# Extrait choisi
----

L’énergie à l’heure des choix: lesquels?

La conférence de Glasgow sur le climat, la publication de nombreux rapports sur les scénarios énergétiques dont le World Energy Outlook 2021 de l’Agence Internationale de l’Energie (AIE) et, en France, celle des scénarios pour 2050 de RTE, et du plan gouvernemental pour la « France de 2030 » ont mis à l’ordre du jour la question énergétique et donc des choix d’une stratégie. Il est utile de faire le point quelques semaines avant une année qui pourrait être décisive avec, en France, la perspective d’une élection présidentielle.

----

# Liste
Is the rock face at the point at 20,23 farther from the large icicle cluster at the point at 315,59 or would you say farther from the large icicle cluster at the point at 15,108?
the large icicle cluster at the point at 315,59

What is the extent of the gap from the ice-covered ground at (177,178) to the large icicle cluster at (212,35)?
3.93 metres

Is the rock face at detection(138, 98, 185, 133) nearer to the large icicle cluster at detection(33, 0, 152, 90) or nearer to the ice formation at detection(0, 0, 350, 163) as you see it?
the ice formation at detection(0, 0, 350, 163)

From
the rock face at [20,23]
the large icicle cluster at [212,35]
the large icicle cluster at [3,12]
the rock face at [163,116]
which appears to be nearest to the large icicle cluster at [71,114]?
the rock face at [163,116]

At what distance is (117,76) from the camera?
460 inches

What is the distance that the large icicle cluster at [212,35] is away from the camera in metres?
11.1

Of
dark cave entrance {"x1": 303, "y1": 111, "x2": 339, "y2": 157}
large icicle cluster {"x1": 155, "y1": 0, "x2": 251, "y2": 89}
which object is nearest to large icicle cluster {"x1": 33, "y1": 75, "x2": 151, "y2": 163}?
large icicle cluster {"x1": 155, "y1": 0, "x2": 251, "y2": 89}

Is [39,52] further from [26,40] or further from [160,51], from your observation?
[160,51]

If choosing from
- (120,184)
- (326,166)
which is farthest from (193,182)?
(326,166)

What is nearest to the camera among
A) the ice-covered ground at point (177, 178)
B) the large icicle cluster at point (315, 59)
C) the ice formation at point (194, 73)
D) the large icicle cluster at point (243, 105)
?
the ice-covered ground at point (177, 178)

----

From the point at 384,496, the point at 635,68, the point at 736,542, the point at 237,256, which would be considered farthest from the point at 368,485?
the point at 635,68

----

# Défi
Recopiez fidèlement, dans le texte sur les choix énergétiques, tout ce qui va de « L’énergie à l’heure » jusqu’à « d’une élection présidentielle. ».

# Réponse complète
L’énergie à l’heure des choix: lesquels?

La conférence de Glasgow sur le climat, la publication de nombreux rapports sur les scénarios énergétiques dont le World Energy Outlook 2021 de l’Agence Internationale de l’Energie (AIE) et, en France, celle des scénarios pour 2050 de RTE, et du plan gouvernemental pour la « France de 2030 » ont mis à l’ordre du jour la question énergétique et donc des choix d’une stratégie. Il est utile de faire le point quelques semaines avant une année qui pourrait être décisive avec, en France, la perspective d’une élection présidentielle.